[begin Task data]
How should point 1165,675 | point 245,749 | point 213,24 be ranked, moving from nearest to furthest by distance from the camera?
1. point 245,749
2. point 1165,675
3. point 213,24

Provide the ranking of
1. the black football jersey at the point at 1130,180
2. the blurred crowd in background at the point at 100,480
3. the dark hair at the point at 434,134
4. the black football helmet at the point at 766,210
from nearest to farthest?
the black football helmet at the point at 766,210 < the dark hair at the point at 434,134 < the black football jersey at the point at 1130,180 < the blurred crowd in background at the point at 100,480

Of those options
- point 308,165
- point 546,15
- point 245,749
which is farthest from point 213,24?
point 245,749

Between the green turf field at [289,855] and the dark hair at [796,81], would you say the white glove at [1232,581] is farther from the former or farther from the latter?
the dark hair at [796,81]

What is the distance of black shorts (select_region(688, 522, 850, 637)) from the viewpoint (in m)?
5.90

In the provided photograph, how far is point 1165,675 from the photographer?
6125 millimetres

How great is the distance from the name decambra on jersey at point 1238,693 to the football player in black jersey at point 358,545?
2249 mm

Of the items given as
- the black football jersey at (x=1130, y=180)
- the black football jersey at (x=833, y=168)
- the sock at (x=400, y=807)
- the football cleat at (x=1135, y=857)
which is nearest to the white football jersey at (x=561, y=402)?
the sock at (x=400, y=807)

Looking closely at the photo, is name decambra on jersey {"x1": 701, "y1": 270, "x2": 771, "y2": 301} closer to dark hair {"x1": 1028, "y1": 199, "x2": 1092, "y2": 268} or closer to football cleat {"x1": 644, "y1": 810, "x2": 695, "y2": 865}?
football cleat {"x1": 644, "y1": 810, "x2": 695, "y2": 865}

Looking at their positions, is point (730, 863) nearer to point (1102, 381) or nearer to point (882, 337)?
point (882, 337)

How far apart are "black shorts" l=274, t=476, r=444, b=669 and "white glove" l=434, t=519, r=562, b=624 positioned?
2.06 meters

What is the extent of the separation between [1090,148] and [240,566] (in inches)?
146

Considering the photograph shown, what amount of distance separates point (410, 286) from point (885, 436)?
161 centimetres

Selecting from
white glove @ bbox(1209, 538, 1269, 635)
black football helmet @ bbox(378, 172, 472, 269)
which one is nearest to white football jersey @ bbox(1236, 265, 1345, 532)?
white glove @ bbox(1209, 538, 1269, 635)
[end Task data]
[Short exercise]: Convert everything in the material from the line containing "Looking at their" down to the line containing "2.06 meters", both included, into a Markdown table with the columns "Row" and "Line". Number each row and skip blank lines.

[Final result]:
| Row | Line |
|---|---|
| 1 | Looking at their positions, is point (730, 863) nearer to point (1102, 381) or nearer to point (882, 337)? |
| 2 | point (882, 337) |
| 3 | How far apart are "black shorts" l=274, t=476, r=444, b=669 and "white glove" l=434, t=519, r=562, b=624 positioned? |
| 4 | 2.06 meters |